▶ Entries supplied
* * *
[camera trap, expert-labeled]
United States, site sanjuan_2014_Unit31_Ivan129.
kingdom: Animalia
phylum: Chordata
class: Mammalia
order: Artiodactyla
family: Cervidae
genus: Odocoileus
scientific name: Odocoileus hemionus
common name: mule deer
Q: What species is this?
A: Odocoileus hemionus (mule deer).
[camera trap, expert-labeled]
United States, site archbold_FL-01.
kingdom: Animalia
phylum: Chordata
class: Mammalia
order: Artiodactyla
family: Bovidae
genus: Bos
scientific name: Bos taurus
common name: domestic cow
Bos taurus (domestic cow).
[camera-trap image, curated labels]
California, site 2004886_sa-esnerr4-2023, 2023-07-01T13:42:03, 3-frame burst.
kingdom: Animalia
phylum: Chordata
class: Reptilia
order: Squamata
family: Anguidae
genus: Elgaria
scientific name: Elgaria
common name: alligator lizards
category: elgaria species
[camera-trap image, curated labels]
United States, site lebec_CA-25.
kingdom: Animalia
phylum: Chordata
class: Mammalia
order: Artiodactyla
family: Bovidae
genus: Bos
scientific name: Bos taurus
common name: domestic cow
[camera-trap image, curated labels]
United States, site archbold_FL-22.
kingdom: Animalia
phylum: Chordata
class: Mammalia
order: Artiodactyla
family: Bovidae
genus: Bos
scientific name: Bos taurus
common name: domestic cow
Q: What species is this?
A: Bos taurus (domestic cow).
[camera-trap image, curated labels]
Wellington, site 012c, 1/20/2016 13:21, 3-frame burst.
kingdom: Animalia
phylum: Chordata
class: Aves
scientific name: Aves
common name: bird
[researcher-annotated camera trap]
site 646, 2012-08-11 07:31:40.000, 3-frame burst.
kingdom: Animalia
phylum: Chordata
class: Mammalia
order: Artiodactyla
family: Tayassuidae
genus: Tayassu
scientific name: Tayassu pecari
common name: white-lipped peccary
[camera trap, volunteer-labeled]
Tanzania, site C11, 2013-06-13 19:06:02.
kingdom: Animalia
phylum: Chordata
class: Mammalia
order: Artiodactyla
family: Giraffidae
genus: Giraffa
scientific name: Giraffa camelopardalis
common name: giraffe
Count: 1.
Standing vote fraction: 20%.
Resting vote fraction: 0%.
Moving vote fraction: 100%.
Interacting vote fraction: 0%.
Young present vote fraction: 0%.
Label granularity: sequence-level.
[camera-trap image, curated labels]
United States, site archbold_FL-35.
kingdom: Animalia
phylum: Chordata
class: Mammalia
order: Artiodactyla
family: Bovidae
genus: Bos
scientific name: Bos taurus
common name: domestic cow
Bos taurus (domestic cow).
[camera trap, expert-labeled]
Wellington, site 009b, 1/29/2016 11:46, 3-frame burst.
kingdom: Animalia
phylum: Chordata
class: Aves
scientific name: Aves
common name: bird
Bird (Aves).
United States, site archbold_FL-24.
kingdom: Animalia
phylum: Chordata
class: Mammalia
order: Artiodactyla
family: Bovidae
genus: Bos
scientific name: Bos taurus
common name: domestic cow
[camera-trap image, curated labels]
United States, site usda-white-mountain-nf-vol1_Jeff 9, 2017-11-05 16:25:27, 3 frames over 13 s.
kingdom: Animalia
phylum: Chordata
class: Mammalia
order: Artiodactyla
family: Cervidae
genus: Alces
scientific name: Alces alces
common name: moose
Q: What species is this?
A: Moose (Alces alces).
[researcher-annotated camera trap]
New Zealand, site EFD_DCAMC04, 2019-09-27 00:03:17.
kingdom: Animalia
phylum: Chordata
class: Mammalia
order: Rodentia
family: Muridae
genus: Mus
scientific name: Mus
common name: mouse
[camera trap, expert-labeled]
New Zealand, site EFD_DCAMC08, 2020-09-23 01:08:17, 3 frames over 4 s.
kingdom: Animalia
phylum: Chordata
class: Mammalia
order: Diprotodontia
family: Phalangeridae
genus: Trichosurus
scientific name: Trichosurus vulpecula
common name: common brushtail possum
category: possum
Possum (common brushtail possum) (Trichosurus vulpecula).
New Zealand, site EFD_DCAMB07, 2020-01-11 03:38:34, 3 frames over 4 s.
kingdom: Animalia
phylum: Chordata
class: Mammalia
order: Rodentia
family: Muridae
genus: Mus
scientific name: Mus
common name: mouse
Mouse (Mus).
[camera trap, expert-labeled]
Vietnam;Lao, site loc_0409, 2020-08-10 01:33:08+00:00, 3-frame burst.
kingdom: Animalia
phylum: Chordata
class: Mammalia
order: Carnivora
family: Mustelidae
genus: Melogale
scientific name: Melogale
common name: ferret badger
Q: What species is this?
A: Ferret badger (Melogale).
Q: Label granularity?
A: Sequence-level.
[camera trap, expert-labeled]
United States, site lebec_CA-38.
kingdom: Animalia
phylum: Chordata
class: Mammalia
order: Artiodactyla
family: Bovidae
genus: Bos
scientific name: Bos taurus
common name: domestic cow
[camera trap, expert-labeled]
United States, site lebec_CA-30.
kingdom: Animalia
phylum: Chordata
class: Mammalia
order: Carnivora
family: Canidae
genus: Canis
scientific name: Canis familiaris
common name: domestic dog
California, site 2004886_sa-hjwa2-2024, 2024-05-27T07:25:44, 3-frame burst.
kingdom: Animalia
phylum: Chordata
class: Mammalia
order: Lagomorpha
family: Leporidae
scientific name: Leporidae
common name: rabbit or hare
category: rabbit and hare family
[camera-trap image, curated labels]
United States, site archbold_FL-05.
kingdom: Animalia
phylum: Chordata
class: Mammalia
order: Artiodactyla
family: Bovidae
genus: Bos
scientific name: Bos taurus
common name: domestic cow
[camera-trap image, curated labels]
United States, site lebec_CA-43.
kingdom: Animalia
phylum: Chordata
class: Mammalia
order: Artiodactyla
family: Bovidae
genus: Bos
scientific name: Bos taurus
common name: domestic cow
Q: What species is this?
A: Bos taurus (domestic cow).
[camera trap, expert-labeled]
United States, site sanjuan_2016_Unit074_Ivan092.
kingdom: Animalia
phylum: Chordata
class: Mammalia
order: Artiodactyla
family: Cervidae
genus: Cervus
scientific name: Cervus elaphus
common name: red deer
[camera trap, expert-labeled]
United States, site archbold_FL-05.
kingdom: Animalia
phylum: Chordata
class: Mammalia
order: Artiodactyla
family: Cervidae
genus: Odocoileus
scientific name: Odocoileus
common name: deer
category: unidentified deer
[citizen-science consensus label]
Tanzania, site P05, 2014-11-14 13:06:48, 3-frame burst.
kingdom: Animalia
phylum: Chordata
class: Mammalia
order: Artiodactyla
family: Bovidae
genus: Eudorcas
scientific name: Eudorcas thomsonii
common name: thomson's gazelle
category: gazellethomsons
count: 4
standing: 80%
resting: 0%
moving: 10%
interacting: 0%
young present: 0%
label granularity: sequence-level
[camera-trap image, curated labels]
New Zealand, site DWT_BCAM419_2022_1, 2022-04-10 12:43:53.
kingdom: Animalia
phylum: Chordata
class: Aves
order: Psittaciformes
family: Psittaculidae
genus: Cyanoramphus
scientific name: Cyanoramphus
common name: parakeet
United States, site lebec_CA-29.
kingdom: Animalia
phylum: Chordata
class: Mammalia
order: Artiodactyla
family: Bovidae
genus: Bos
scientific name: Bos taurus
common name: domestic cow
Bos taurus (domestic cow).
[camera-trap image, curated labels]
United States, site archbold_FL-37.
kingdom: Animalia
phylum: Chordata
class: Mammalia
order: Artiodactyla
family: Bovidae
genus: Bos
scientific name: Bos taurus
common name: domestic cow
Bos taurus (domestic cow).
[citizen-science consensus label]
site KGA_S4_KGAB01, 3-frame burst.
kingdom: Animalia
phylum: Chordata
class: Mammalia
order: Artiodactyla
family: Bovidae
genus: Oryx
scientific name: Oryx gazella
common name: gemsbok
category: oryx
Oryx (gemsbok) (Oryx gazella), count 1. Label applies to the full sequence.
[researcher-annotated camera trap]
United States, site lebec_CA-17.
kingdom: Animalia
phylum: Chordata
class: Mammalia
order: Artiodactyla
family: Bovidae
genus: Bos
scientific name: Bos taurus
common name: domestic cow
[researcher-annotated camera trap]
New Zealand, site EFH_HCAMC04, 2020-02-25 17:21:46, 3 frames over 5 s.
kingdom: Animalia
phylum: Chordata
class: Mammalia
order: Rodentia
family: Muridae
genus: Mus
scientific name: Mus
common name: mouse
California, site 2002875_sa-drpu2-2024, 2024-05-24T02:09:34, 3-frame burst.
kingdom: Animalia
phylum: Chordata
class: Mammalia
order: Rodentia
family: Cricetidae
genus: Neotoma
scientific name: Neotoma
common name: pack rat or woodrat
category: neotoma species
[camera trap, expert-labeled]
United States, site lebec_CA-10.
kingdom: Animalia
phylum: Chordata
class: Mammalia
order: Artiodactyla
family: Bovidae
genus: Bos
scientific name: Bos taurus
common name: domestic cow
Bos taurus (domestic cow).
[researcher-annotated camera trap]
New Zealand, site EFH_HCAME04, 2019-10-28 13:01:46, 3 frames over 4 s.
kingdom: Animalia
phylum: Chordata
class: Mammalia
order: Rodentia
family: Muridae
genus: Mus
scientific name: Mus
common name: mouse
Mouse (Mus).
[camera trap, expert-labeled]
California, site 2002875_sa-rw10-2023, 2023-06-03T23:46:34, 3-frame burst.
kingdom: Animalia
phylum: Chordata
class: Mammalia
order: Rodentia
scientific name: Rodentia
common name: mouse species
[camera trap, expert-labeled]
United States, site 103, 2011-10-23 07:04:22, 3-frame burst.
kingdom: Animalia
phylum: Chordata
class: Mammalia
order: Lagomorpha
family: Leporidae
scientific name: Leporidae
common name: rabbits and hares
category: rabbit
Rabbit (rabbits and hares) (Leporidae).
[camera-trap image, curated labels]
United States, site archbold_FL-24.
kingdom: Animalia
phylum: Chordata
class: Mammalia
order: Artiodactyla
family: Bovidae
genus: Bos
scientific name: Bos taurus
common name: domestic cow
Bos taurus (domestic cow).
* * *
▶ Exercise
Search the entries for the word "over" and pick out every line that holds it.

▶ Response to the exercise
United States, site usda-white-mountain-nf-vol1_Jeff 9, 2017-11-05 16:25:27, 3 frames over 13 s.
New Zealand, site EFD_DCAMC08, 2020-09-23 01:08:17, 3 frames over 4 s.
New Zealand, site EFD_DCAMB07, 2020-01-11 03:38:34, 3 frames over 4 s.
New Zealand, site EFH_HCAMC04, 2020-02-25 17:21:46, 3 frames over 5 s.
New Zealand, site EFH_HCAME04, 2019-10-28 13:01:46, 3 frames over 4 s.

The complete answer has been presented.